Through data from restaurant owners, chefs, kitchen managers, and customer-facing representatives from 20 Melbourne FSBs ranging from fast-food to mid-range, and high-end, researchers emphasised the difference in food waste ‘hotspots’ of different FSB domains.

“In the case of fast-food FSBs, food waste hotspots are associated with consumption practices; however, mid-and high-range FSBs generate waste during the preparation and cooking practices (mostly kitchen and chef-related),” said Bhattacharya.

Bhattacharya explained that consumers in the fast-food restaurants mostly do not feel connected to the food due to the nature of the pre-cooked/assembled ‘fast-foods’ which leads to consumer-induced food waste.

He further explain that on the other hand, chefs’ attitudes towards perfection of food appearance and taste in mid to high-end restaurants leads to food waste.
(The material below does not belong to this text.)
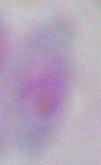

Photomicrograph. 1000x magnification. Toxoplasma gondii is seen.Report the malaria status of this cell.
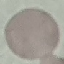
Uninfected.

Automatically extracted cell patch, resized to 64 × 64 pixels. Thin smear of blood. Giemsa-stained preparation. Acquired by smartphone through the microscope eyepiece.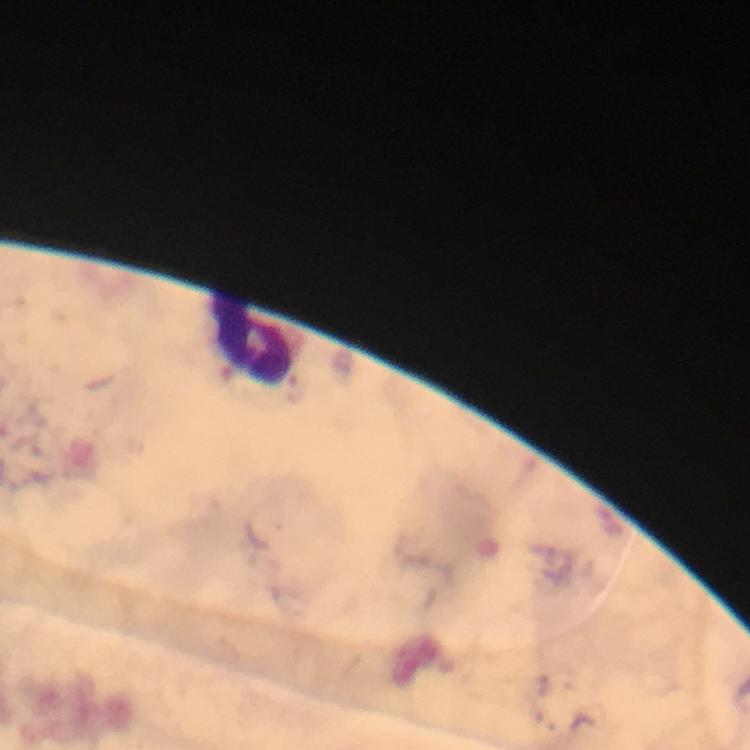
The recommendations for hospitality businesses is they should shift perceptions, employ technology for smarter ordering, creatively use food scraps, offer optional sides, and provide staff training to tackle food waste.

“FSB managers can focus on the hotspots where food waste is generated and develop suitable mitigation strategies.

“It’s important for the manager to invest in employee training and consumer awareness to shape the deep-rooted social beliefs about food waste,” Bhattacharya said.

According to the research, consumers can still make informed choices when ordering, prioritise food quality over quantity, take leftovers home when dining out, opt for smaller portions, decline unwanted sides, and support restaurants’ efforts to reduce waste.

These efforts are seen to be not only financially efficient, but also contribute to societal well-being and environmental sustainability.